Basics of Clustering Algorithms
June 28, 2020
When presented with a plethora of scattered data points, it can prove helpful to find the trends and similarities within the randomness that is data collection. However, it can be a daunting challenge on how to analyze large scatters of points. The process of testing every single data point as valid to a group or cluster will prove to be tedious and time-consuming, especially when there are hundreds of data points to verify.

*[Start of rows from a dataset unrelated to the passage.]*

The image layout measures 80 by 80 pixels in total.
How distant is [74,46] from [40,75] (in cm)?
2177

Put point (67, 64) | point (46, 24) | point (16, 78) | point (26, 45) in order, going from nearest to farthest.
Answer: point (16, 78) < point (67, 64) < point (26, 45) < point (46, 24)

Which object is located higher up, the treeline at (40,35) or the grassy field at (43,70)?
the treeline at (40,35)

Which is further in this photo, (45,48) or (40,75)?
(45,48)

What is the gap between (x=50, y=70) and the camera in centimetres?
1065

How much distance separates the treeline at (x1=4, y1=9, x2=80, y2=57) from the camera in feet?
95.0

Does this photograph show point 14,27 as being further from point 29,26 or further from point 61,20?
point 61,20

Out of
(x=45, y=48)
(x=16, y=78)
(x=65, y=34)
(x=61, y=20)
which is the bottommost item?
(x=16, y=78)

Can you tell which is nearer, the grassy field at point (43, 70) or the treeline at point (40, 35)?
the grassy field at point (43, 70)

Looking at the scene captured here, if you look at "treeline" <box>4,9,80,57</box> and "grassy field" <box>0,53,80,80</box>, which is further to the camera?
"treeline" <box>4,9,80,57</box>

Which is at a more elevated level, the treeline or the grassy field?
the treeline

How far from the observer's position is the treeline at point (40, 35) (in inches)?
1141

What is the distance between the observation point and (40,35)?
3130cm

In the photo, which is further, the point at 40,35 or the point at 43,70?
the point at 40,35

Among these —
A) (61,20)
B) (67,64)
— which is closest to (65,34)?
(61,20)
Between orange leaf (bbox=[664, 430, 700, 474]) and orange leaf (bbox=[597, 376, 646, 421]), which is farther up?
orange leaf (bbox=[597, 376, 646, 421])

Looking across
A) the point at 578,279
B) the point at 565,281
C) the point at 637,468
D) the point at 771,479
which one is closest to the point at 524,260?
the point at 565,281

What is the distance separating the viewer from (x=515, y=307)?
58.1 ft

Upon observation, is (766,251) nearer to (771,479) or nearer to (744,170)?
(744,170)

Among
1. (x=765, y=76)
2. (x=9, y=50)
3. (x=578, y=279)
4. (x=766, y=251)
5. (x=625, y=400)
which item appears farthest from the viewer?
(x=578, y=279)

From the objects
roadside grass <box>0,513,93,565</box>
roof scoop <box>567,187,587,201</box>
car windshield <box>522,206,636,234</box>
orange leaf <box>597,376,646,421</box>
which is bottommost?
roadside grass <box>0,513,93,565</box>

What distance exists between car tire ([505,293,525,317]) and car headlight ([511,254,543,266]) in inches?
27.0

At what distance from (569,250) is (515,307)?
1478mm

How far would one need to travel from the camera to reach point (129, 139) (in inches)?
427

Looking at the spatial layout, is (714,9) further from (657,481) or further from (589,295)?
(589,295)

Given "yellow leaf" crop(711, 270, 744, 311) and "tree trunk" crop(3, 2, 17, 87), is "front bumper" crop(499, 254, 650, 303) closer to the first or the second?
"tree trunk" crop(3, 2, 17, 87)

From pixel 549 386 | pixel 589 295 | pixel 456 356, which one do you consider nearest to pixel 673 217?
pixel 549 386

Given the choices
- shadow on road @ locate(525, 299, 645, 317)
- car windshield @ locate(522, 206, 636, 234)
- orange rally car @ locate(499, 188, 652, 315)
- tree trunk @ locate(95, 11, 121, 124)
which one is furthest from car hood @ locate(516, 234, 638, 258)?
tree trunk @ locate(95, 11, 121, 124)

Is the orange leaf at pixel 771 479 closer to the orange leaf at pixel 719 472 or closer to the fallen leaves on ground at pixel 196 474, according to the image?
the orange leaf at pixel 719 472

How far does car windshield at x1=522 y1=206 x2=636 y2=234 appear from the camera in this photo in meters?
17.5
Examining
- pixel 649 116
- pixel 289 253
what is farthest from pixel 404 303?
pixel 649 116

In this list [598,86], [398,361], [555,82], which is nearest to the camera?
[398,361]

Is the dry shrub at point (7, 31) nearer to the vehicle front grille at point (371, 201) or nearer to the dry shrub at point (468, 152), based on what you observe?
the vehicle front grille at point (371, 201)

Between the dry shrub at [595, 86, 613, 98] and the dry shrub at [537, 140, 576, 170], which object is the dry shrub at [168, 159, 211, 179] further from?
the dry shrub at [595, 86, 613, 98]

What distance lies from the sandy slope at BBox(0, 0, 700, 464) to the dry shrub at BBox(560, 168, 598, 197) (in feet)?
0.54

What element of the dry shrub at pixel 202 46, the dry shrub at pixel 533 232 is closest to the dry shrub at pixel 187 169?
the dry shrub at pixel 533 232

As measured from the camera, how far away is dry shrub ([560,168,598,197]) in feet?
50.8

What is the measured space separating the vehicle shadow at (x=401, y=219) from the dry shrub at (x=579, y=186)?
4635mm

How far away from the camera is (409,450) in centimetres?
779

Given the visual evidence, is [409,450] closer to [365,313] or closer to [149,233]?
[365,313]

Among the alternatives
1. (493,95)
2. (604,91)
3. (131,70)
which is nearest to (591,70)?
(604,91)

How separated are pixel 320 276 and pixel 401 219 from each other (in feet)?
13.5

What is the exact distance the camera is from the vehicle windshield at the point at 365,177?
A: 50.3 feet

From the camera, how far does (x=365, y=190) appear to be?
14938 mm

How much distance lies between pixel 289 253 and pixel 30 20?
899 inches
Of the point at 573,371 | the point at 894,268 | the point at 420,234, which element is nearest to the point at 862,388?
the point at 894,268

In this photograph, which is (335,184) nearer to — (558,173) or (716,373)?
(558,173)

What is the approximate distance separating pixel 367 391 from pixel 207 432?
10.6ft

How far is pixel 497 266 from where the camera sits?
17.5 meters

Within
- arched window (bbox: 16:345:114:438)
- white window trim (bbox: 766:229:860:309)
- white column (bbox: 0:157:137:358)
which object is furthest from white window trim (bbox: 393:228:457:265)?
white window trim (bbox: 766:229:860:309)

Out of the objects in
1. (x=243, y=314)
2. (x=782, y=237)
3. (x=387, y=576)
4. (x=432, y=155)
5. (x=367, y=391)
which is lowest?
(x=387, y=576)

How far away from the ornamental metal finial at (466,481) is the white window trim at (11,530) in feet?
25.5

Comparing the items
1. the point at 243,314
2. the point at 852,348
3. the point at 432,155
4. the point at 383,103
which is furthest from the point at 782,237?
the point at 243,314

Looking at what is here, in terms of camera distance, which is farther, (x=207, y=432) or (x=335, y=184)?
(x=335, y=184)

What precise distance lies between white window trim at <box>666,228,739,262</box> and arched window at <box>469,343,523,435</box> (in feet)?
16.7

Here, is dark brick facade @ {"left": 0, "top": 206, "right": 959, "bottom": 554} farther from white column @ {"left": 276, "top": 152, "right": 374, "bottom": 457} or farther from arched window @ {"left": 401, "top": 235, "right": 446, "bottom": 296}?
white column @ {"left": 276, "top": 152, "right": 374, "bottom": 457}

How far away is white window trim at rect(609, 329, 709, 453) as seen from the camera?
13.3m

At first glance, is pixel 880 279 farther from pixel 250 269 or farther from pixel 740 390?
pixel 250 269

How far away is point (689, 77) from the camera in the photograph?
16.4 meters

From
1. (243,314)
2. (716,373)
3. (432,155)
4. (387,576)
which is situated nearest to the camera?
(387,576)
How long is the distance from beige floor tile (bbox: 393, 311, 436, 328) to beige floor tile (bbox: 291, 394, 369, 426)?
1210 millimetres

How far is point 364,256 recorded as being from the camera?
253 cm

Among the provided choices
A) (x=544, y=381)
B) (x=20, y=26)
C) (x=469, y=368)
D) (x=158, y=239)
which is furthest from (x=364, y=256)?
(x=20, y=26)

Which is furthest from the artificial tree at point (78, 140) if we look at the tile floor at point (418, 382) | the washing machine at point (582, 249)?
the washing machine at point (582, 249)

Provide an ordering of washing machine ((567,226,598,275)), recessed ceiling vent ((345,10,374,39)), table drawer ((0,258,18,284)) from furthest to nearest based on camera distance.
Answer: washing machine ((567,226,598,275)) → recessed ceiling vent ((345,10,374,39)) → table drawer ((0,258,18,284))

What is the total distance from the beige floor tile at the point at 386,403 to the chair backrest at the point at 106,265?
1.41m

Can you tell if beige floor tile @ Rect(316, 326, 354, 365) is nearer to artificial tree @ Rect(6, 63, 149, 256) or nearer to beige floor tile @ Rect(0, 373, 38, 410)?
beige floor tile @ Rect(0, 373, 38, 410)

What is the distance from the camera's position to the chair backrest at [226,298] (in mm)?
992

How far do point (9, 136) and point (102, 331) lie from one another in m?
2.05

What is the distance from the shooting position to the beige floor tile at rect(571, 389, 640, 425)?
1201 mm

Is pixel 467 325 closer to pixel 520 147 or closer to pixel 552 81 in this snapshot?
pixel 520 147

Thankfully, clustering is a widely utilized tool in unsupervised learning algorithms to speed up the organization without any human input, taking a process that could have taken hundreds of man-hours and reducing it to short computing time. Unsupervised learning is one of the go-to methods of organizing large sums of data but is a topic for another discussion.
What is clustering?
Clustering is the act of gathering data points and assorting these points into sectors based on similarities. In the more popular forms, cluster algorithms determine the similarities of data points by varying degrees of distance between one point and another. Computationally, the proximity of data points is typically calculated using Euclidean distances based functions or similar derivations.
The algorithm processes the data array and builds a structure from the determined similarities. Depending on the structure of the cluster, it may be optimal to choose one type of cluster algorithm over another; doing this may reduce the processing time or increase the accuracy. To increase understanding of these organization types, we will cover two basic types of cluster algorithms popularly used across the industry.
This type of algorithm identifies a cluster of data according to the closeness of a determined focal point. The algorithm finds an optimum center in a group and does an iterative method of calculations to process the validity of these clusters. Something to note of this method is that this requires prior knowledge of the number of clusters in the data set. For example, in the infographic below, it would be stated that there are three known sets of clusters in the data set and separate these accordingly.
One of the best examples of this algorithm is known as K-means, where “k” is defined as the total number of determined center points. Some of the benefits of K-means is that it is easily implemented, has relatively quick processing speed, is scalable, consistently converges, and easily adapts to new data sets.
Some of the caveats of this simplicity may be that it does not handle outliers well, requires a manual k value, may produce varying results from the same information, and can have trouble identifying clusters of varying size and density and identifying values that are in multiple dimensions. K-means may be used in areas where there is linear information, such as determining test scores or the probability of having heart attacks.
As can be guessed, this model is based on the Euclidean distance of data points. It classifies the data points close in proximity as having more similarity than data points that are wildly spaced apart. Connectivity can be broken down into 2 different approaches: top-down and bottom-up.
The bottom-up method treats every data point as a single cluster and merges each cluster from the increasing distance until all of the points are contained within a single cluster; much like mitosis performed in reverse. Top-down approaches use the same method in reverse, where all data points start as a single cluster and are divided into independent clusters varying on the subjective distance of the points. These algometric methods are typically visualized through a hierarchical dendrogram chart much like the infographic below.
One of the main examples of this algorithm is known as hierarchal clustering. Unlike K-means, hierarchical does not require prior knowledge of the total number of cluster points and is not linear, rather it is quadratic. Given that it has increased complexity it also requires more processing power and offers low efficiency. That being said, it will have reproducible results, can work in multiple dimensions, is not sensitive to the distance metric, and has the unique feature of being able to recover parts of the hierarchy. This type of algorithm can be useful areas such as identifying different classes of plants and animals through similarities in DNA, predicting the stock market, or even determining different classes of cells.